Pacs : comment protéger son partenaire ?

Pacs : comment protéger son partenaire ?

Plus de 2,5 millions de Pacs (pacte civil de solidarité) ont été contractés en France depuis sa promulgation en 1999. Peu de formalités administratives à la signature, peu d’obligations ensuite, le Pacs est un succès et plus de vingt ans après sa promulgation, il séduit autant les couples que le mariage.

Son inconvénient, il ne prévoit aucun privilège successoral. Les partenaires d’un Pacs ne peuvent pas hériter automatiquement l’un de l’autre. Contrairement aux époux, les pacsés n’héritent pas automatiquement l’un de l’autre. Même si le défunt ne laisse personne derrière lui (ni enfants, ni parents, ni frères et sœurs), le survivant ne touche pas un centime. La loi prévoit qu’en cas de testament rédigé en sa faveur, les biens, les droits d’habitation, l’argent seront recueillis, sous réserve de ne pas léser les héritiers, sans aucuns droits de succession à payer.

Le régime de l’indivision est une autre option pour avantager et protéger sa compagne ou son compagnon.

L’usufruit du logement

La loi prévoit qu’au décès de l’un des partenaires du Pacs, la résidence principale du couple pourra être occupée gratuitement par le survivant, pendant un an (pour le conjoint, c’est sans limitation de durée). S’il n’a pas les moyens de racheter ce logement aux héritiers ou d’habiter ailleurs, le survivant risque donc de se retrouver dans de grandes difficultés et à la rue.

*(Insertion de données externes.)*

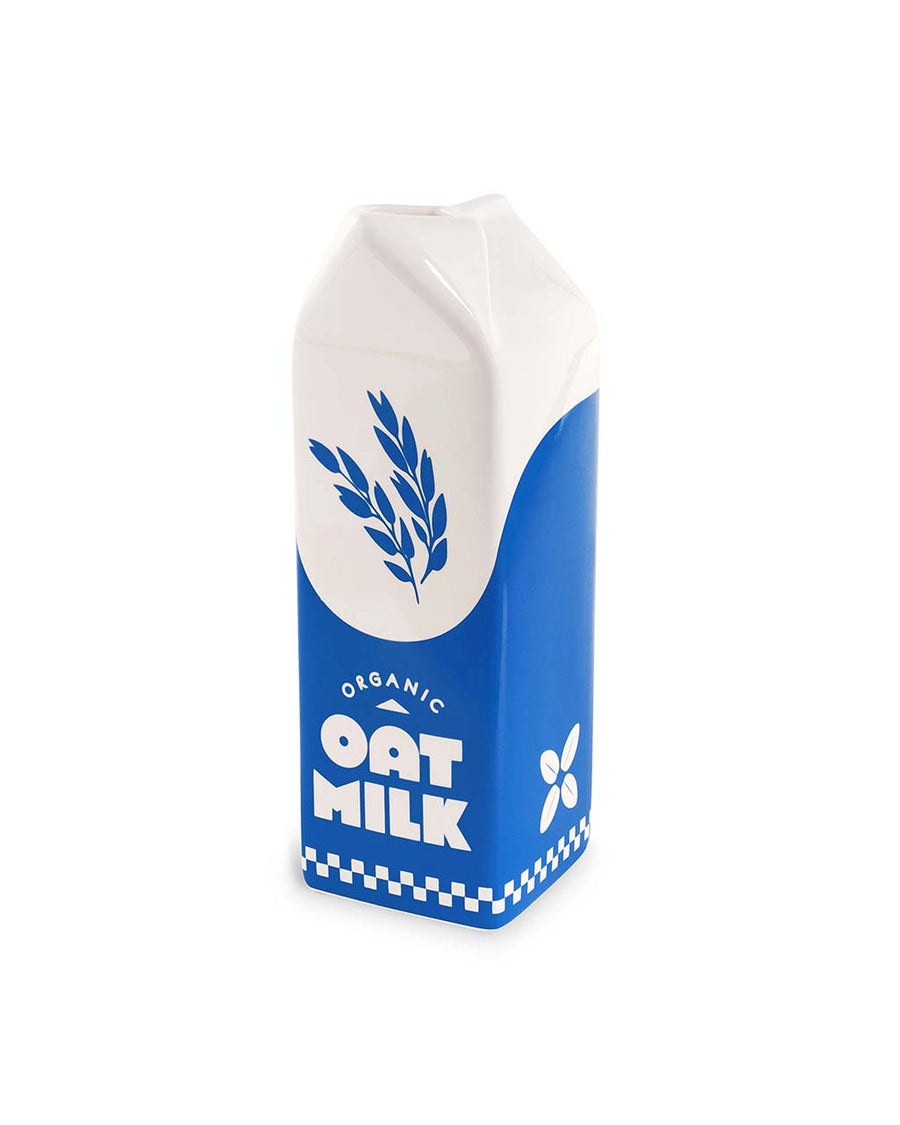 side view of white and blue carton shaped ceramic vase with 'organic oat milk' across the front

Pour éviter cette mésaventure, la solution la plus simple est de léguer par testament l’usufruit du logement, si la valeur de l’usufruit est inférieure à la part de réserve des enfants du défunt. Il pourra ainsi rester dans le logement du couple jusqu’à la fin de ses jours, gratuitement, tandis que les enfants, nus-propriétaires, récupéreront la pleine propriété du bien à son décès.

A lire :

L’attribution de la quotité disponible

Le patrimoine de toute personne est composé de deux parties :

  1. la réserve héréditaire destinée aux héritiers réservataires, à savoir les descendants,
  2. l’autre, la « quotité disponible » (égale à 50% de ses biens avec un enfant, à 33% avec deux enfants, et à 25% avec trois enfants ou plus), n’est soumise à aucune restriction de transmission.

Vous pouvez faire ce que vous voulez de la « quotité disponible ». Elle peut être léguée au partenaire. Celui-ci ne devra rien payer au fisc, car depuis 2007, les pacsés sont exonérés de droits de succession.

Il est donc vivement conseillé de rédiger un testament après l’enregistrement du Pacs, faute de quoi, en cas de décès de l’un, l’autre n’aura droit qu’à récupérer ses biens propres.

Une personne sans descendance peut léguer à son partenaire de Pacs 100% de son patrimoine. Le risque est que, dans certains cas, les ascendants en réclament une partie. En effet, le « droit de retour » permet aux ascendants de récupérer les biens qu’ils ont donnés à leur enfant, et cela à hauteur du quart de la succession pour chacun des parents en vie.

Chaque partenaire peut revenir sur sa décision car un testament peut être modifié, remplacé ou annulé à tout moment par le testateur.

Le bénéfice d’une assurance-vie

L’assurance-vie est le meilleur moyen de transmettre un gros capital (jusqu’à 152 500 euros) sans payer d’impôts et sans se soucier des droits des héritiers. En effet, l’argent perçu ne faisant pas partie de la succession, il est transmis au partenaire en supplément de l’éventuelle part d’héritage reçue par testament, sans que les enfants ne puissent invoquer une quelconque atteinte à leur héritage.

Le contrat de capitalisation

Le contrat de capitalisation est très proche de l’assurance vie, notamment au niveau des avantages en matière d’exonération des gains accumulés au bout de huit ans de souscription.

Il peut être transmis en l’état par donation ou succession.

La donation

Les biens ou l’argent transmis échappent à toute taxation jusqu’à 80 274 euros.

A condition de bien connaître les contraintes liées à l’opération, la donation est un bon moyen pour gratifier son partenaire de Pacs à moindre coût fiscal : cette opération bénéficie en effet d’un gros abattement, puisqu’on peut lui donner 80 274 euros en une ou plusieurs fois, tous les quinze ans, sans aucuns droits à payer.

On peut optimiser l’opération en donnant uniquement la nue-propriété du bien : le donateur n’est pas démuni puisqu’il garde l’usufruit (le droit de vivre jusqu’à son décès dans le logement), tandis que le bénéficiaire ne paie des droits que sur la nue-propriété.

La donation est irrévocable, même si le Pacs est rompu.